Closures are used extensively to perform operations on collections in functional languages. Here are just a few of the methods Scala provides in its collection classes which allow you to pass in a function to perform various operations:
- map - transform a collection of type A to another collection of type A
- filter - reduce the collection by filtering out all elements that don't meet a boolean condition
- foldLeft - apply a function to each element of the collection in turn and sum the results e.g. square every integer in a list
Standalone functions
In the example above, if you declare the Scala summarise function inline, you are creating a closure. But functions are first class entities in Scala, so you can define them independently and reuse them wherever you want. Suppose you had multiple classes holding Person objects, such OrganisationChart, Company, Team and so on, if you wanted to define a function to print out the Person objects that you could pass into any method with the same signature, you could do so, anywhere in your code:
def summarise(p : Person) : String = p.firstName + " " + p.lastName
In fact, you don't need to declare that the return type on the above method is String, as the Scala compiler will infer it, but I added it for clarity. No longer is a class the smallest element of reuse you have, you can define individual functions and pass them around as you wish.
Currying
Suppose you're writing code that calculates economic statistics for countries. You have a function that takes a population size and a GDP value. What if you wanted to invoke this multiple times with a fixed population size but differing GDP values? You might expect to have to repeat the first argument whenever you use the function:
calculateStats(pop1, 2000)
calculateStats(pop1, 10000)
In fact, you can "curry" the function, which means creating a new version of the function in which all but one of the parameters have already been supplied:
val cs = calculateStats(pop1, _ : Double)

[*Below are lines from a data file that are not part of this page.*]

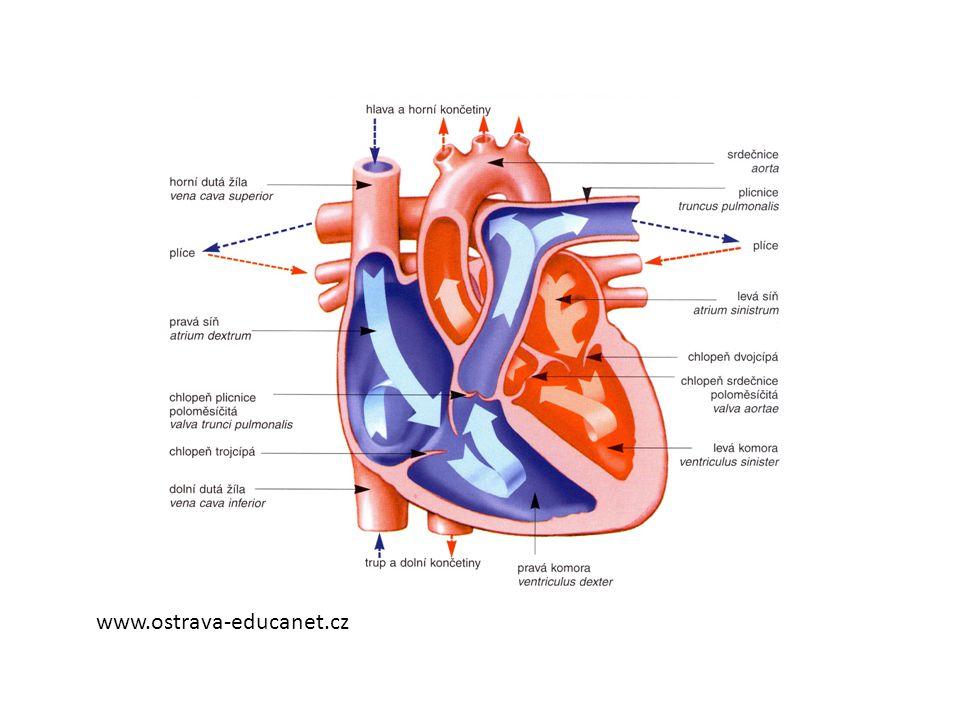 Činnost srdce • U zdravého člověka průměrně 68 – 72 stahů za minutu, jedním stahem vypudí asi 70 ml krve • Za minutu přečerpá 5 litrů krve • Probíhá střídavě smršťování (systola) a ochabování (diastola) a krátký odpočinek = srdeční cyklus • Smrštění – smrštění síní a komor – krev přetéká ze síní do komor a do cév • Ochabování – chlopně uzavřou vývody a krev přetéká z cév do krevního řečiště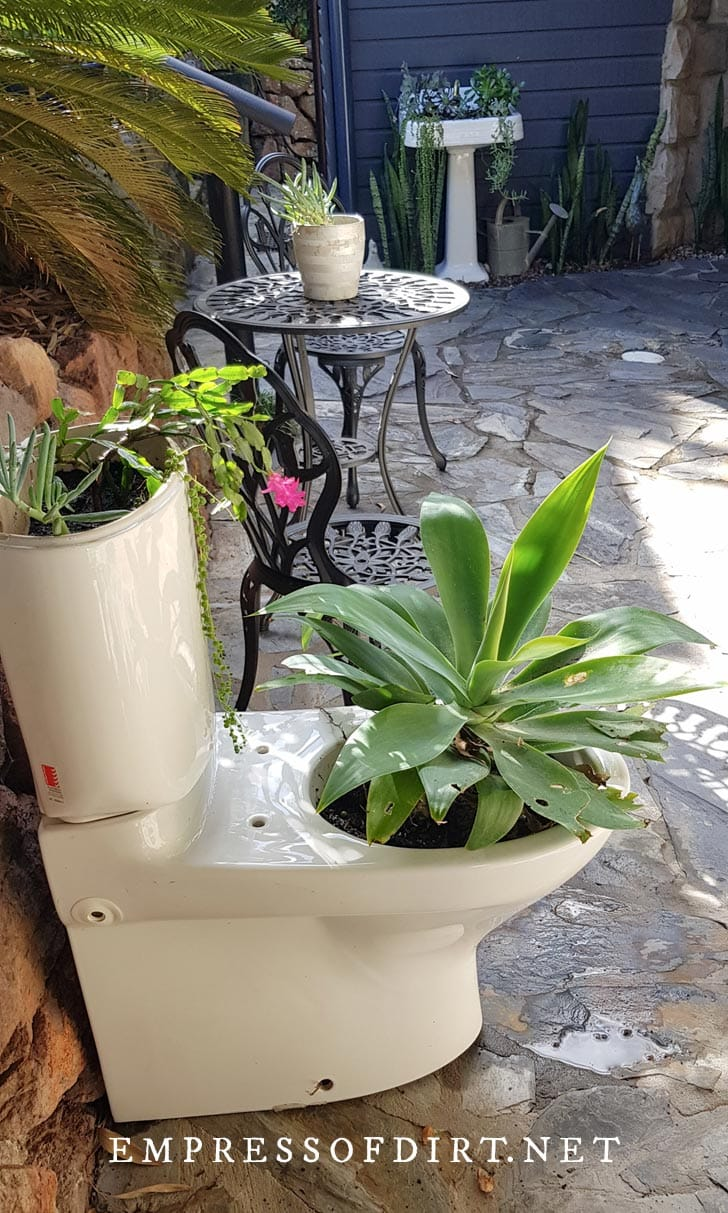 Repurposed toilet planted with agave and succulents.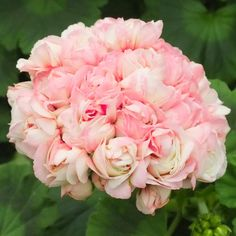 Geranium Appleblossom Rosebud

Here we have supplied a value for the first parameter, but used the underscore to show that we're not supplying a value for the second parameter. You can then invoke this new "cs" method to calculate statistics specifically for countries of a specified size. At first this might not seem that powerful - surely we're just saving ourselves a bit of typing? However, consider that in Scala, a method parameter doesn't have to be a simple object, it can itself be a function. This makes it very easy to write code that is both powerful and flexible. You can write functions that perform specific tasks and combine them however you want.
Summary
If you haven't used Scala before, hopefully this article has persuaded you that it's worth investigating. We've seen that:
- It doesn't require all of the boilerplate code that is needed in Java, such as getters, setters and checked exceptions.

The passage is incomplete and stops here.